Patients allergic to peach and other Rosaceae
These patients react primarily to a heat-stable protein (LTP) present mainly in Rosaceae but also in most other plant-derived foods. LTP is a widely cross-reacting allergen. Most LTP-allergic subjects have a history of peach allergy (OAS and/or more severe reactions), and about 25% report reactions eating almonds. Allergy to other tree nuts is possible in these patients. LTP is heat-stable and resistant to digestion in the stomach; as a consequence allergic patients may potentially experience severe allergic reactions.

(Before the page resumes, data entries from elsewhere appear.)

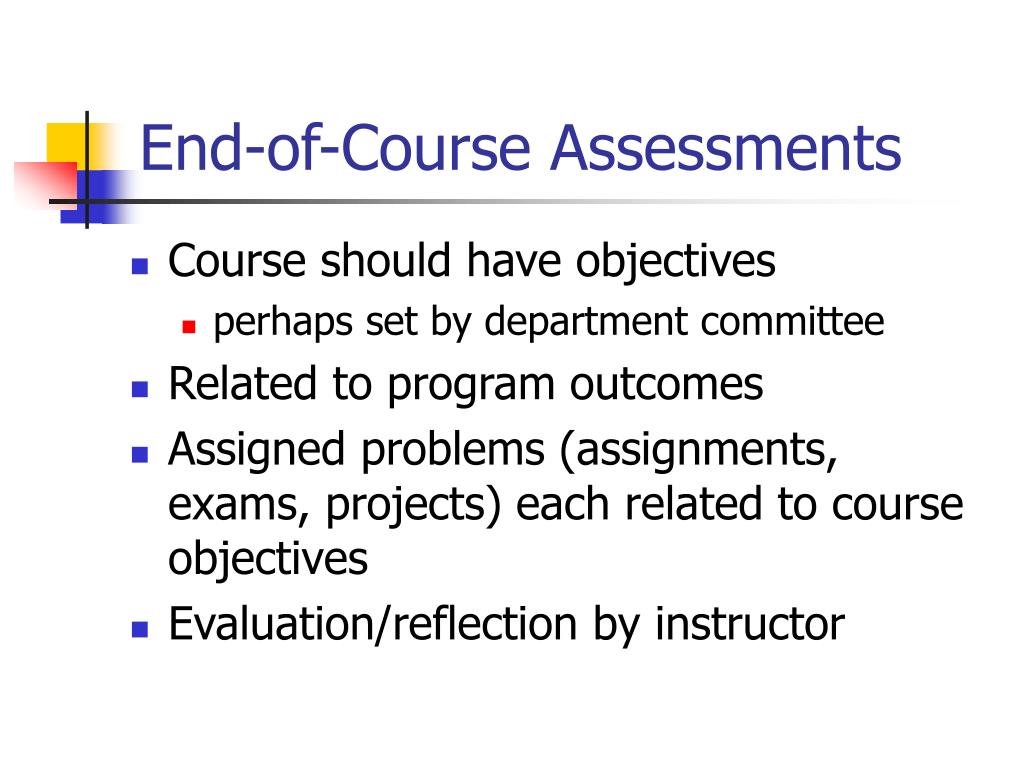 End-of-Course Assessments

- Course should have objectives
  - perhaps set by department committee
- Related to program outcomes
- Assigned problems (assignments, exams, projects) each related to course objectives
- Evaluation/reflection by instructor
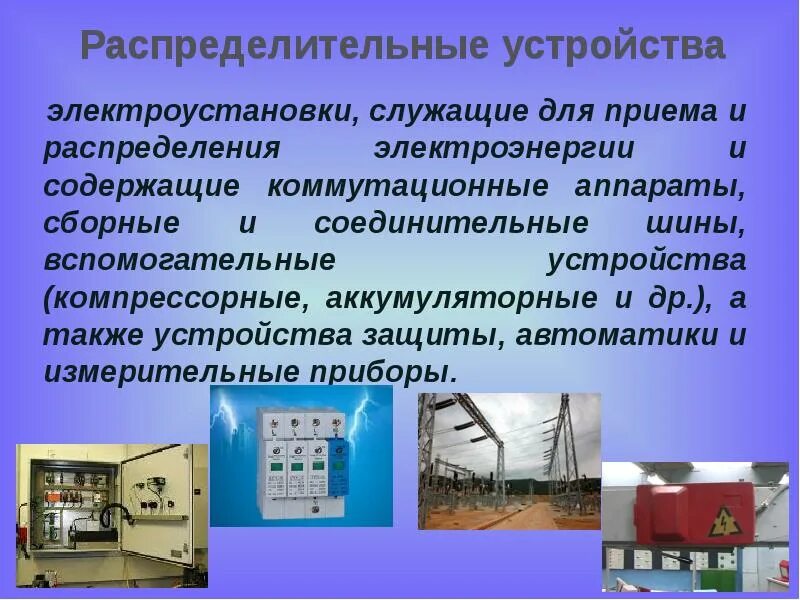 Распределительные устройства

электроустановки, служащие для приема и распределения электроэнергии и содержащие коммутационные аппараты, сборные и соединительные шины, вспомогательные устройства (компрессорные, аккумуляторные и др.), а также устройства защиты, автоматики и измерительные приборы.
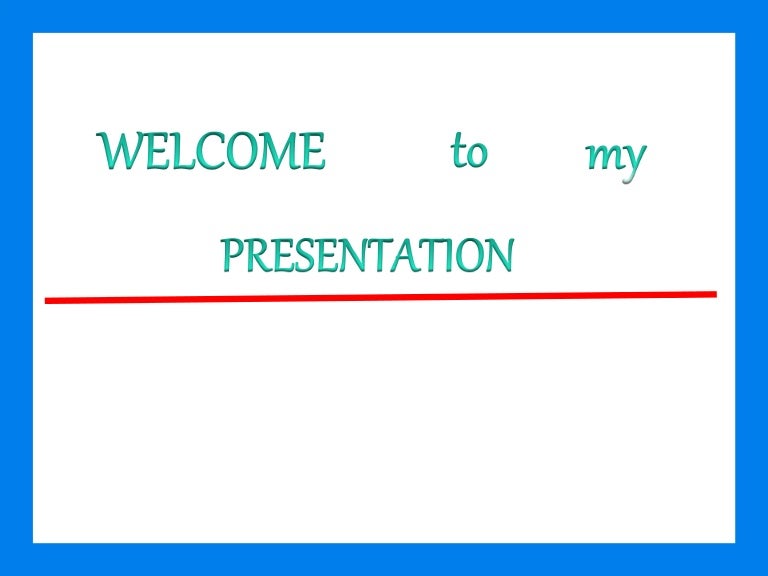 WELCOME to my

PRESENTATION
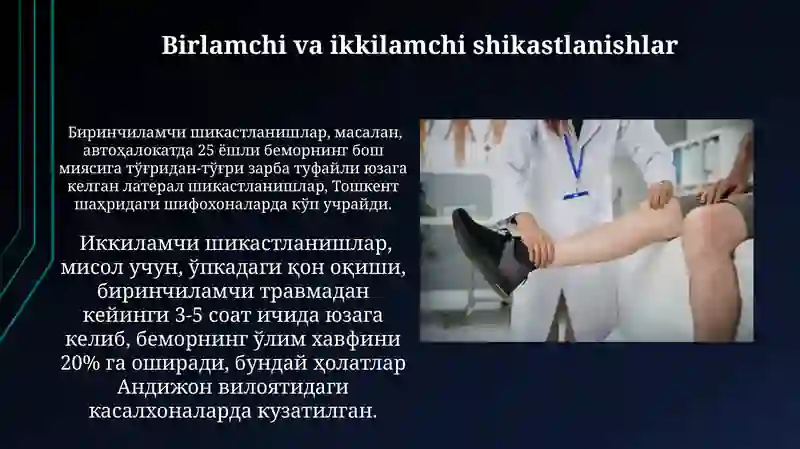 Birlamchi va ikkilamchi shikastlanishlar

Биринчиламчи шикастланишлар, масалан, автоҳалокатда 25 ёшли беморнинг бош миясига тўғридан-тўғри зарба туфайли юзага келган латерал шикастланишлар, Тошкент шаҳридаги шифохоналарда кўп учрайди.

Иккиламчи шикастланишлар, мисол учун, ўпкадаги қон оқиши, биринчиламчи травмадан кейинги 3-5 соат ичида юзага келиб, беморнинг ўлим хавфини 20% га оширади, бундай ҳолатлар Андижон вилоятидаги касалхоналарда кузатилган.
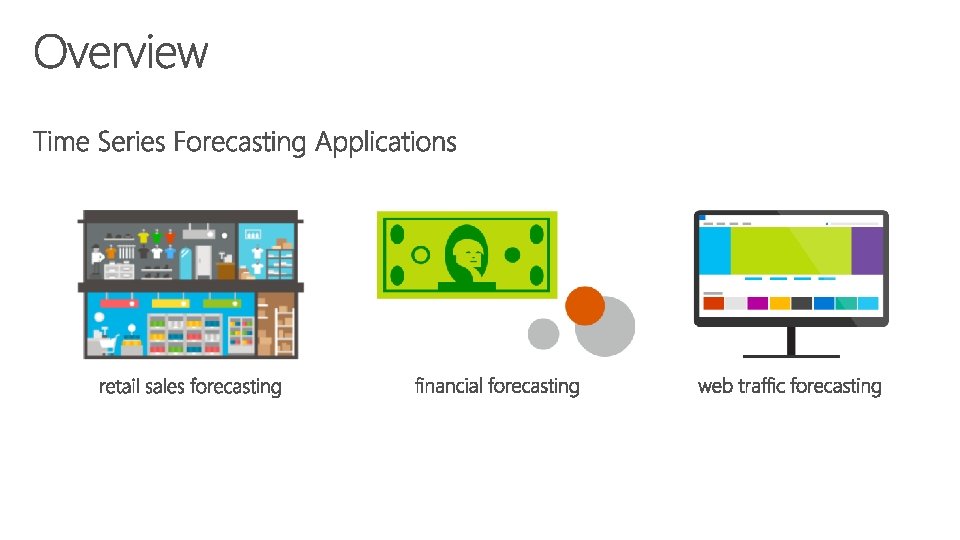 Overview

Time Series Forecasting Applications

retail sales forecasting

financial forecasting

web traffic forecasting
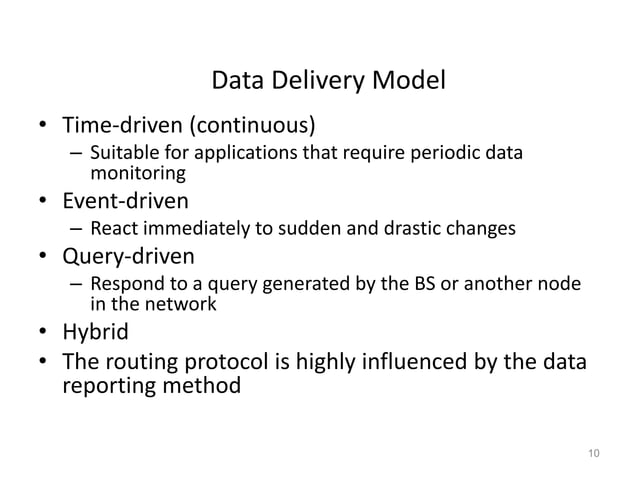 Data Delivery Model

• Time-driven (continuous)
– Suitable for applications that require periodic data monitoring
• Event-driven
– React immediately to sudden and drastic changes
• Query-driven
– Respond to a query generated by the BS or another node in the network
• Hybrid
• The routing protocol is highly influenced by the data reporting method

10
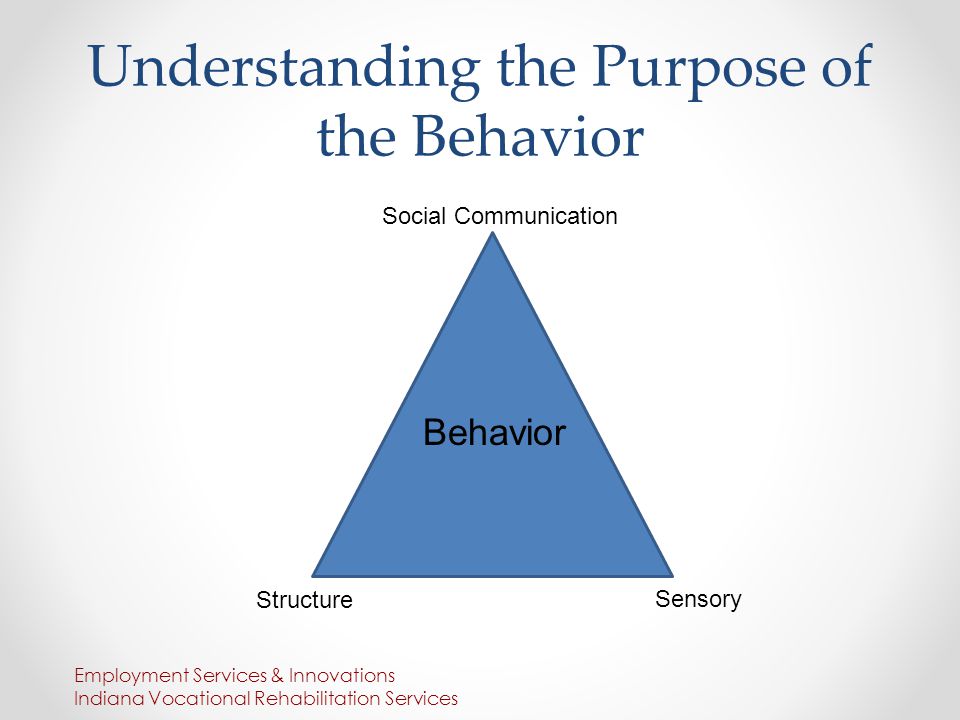 Understanding the Purpose of the Behavior

Social Communication

Behavior

Structure

Sensory

Employment Services & Innovations
Indiana Vocational Rehabilitation Services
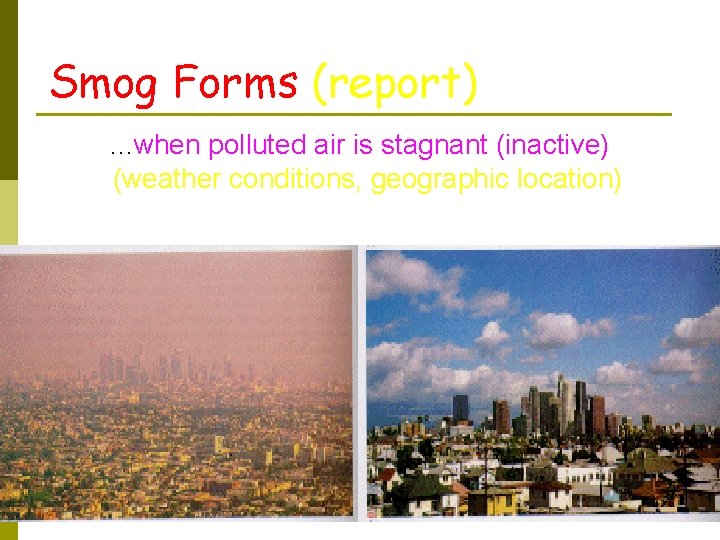 Smog Forms (report)

…when polluted air is stagnant (inactive) (weather conditions, geographic location)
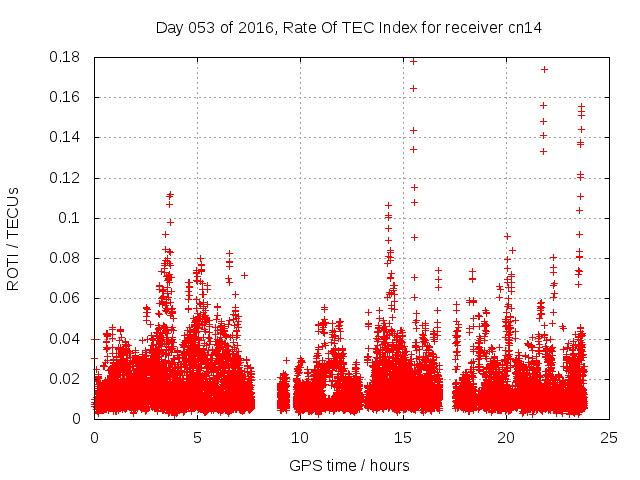 Day 053 of 2016, Rate Of TEC Index for receiver cn14

ROTI / TECUs

0.18
0.16
0.14
0.12
0.1
0.08
0.06
0.04
0.02
0

0
5
10
15
20
25

GPS time / hours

Patients allergic to latex
Some cases of almond allergy have been reported in patients allergic to natural rubber latex. However such association does not seem typical nor frequent.
Who, when, how long, and how often?
Tree nuts are considered as one of the most frequent causes of food allergy, but almond allergy seems rather unusual. No good data for occurrence of almond allergy are available. In the United States and in the United Kingdom the frequency of tree nut allergy as a whole is estimated to range between 0.2% and 0.5% both in children and in adults. Tree nuts allergies appear early in childhood, but in Mediterranean countries sensitization to heat-resistant proteins may appear in adults. It is presently unknown whether allergic patients may become tolerant after some years of avoidance.
Diagnosis
Skin tests with fresh food are generally considered the best in-vivo method to detect walnut allergy, although commercial extracts may prove equally sensitive in patients sensitized to stable allergens. In vitro tests (RAST) are generally also sensitive. Due to the severity of allergic reactions induced by tree nuts oral challenge tests are rarely performed.
Avoidance
Almond may be present as a “hidden allergen” in commercial food preparations; a case of almond-induced anaphylaxis due to the ingestion of curry is described. Due to possible cross-reactivity, almond-allergic patients should avoid other tree nuts, such as hazelnut and Brazil nuts, unless their good tolerance has been clearly proven by reliable tests.